Community is the foundation for any successful open-source project. The community represents the developers who work on the project, the users of the software, and everyone in between. An active community is one of the metrics commonly used to evaluate the success of the project and the sustainability. A great tool used to measure the development activity and the health of a community is with Open Hub (previously named OHLOH). Also, as most open-source projects leverage GitHub for code management, GitHub also has a “Insights” report to help measure activity. Here is a view for the code repository of the “front-end” for the FOLIO open-source project that EBSCO is involved with: https://github.com/folio-org/stripes/graphs/contributors. Another key metric is the number of messages and users active on the project’s mailing list or chat channel. It is important to know that if you run into a problem, need help or just want to chat with another community member, that you will have the opportunity to get your questions answered.

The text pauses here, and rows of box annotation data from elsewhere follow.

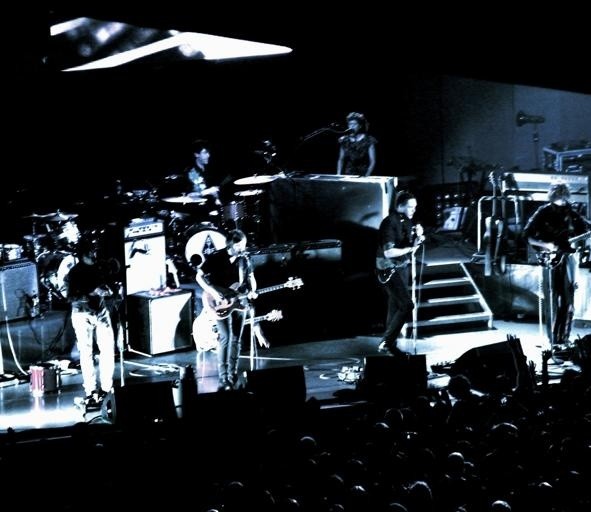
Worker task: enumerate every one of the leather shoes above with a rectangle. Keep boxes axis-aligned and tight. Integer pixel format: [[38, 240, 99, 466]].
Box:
[[377, 346, 404, 356]]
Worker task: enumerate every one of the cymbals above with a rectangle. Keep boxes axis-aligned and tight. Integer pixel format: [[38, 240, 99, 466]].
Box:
[[233, 174, 279, 186], [234, 189, 263, 197], [23, 213, 55, 221], [50, 212, 79, 222], [24, 233, 46, 241]]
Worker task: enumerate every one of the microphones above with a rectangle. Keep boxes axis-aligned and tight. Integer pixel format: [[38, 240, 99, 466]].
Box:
[[344, 128, 354, 135]]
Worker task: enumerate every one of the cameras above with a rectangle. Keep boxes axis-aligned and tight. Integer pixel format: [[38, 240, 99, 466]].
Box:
[[500, 396, 508, 405]]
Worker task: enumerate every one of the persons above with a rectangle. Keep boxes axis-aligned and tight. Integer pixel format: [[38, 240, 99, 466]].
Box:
[[376, 190, 426, 356], [181, 142, 211, 194], [58, 364, 590, 510], [195, 231, 259, 389], [56, 238, 116, 410], [523, 182, 591, 350], [337, 113, 377, 176]]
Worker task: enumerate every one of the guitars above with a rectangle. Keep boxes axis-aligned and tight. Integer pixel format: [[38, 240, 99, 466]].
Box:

Given that open-source software is generally free and open, this greatly reduces the total cost of ownership in the technology and allows for the implementing organization to direct funding into customization of the solution yielding a less expensive, but highly customized solution to help improve efficiencies by adopting new technology. If you are migrating from a commercial solution to a free product, this allows your library to make an investment in the implementation and customization of the workflows and tooling to get a much higher bang-for-the-buck. Additionally, leveraging the services of a vendor who specializes in the development and support of the software could be incredibly valuable to take full advantage of the cost savings and efficiencies. Having a vendor who specializes in the implementation and setup to ensure a fully customized and well implemented solution helps the library take full advantage of the efficiencies that the solution offers. Also leveraging a vendor who can provide hosting and support removes the overhead that a single library would have in supporting a critical service.
Lastly, if we make our investment in an open-source project by spending time with the implementation, committing to a vendor for support and hosting and building workflows around the software, we want to make sure that there is a sustainability plan for this open-source project. Open source tends to get a bad rap because there are tons of projects that are started, but never finished or brought to maturity. This is why we want to measure community engagement, measure the development activity and ensure that there is a sustainability plan to ensure this project will last. Having a foundation or non-profit organization backing the project is a big help and shows that there is planning and governance behind the project. When EBSCO joined the FOLIO effort, we helped the community to establish a non-profit foundation to support the sustainability and governance of the FOLIO community. Today, the Open Library Foundation supports multiple open-source projects for libraries with the goal for long term sustainability. The OLF puts on a user conference every year, known as WOLFCon (World Open Library Foundation Conference) bringing the communities of its projects together for planning, sharing and building of its communities.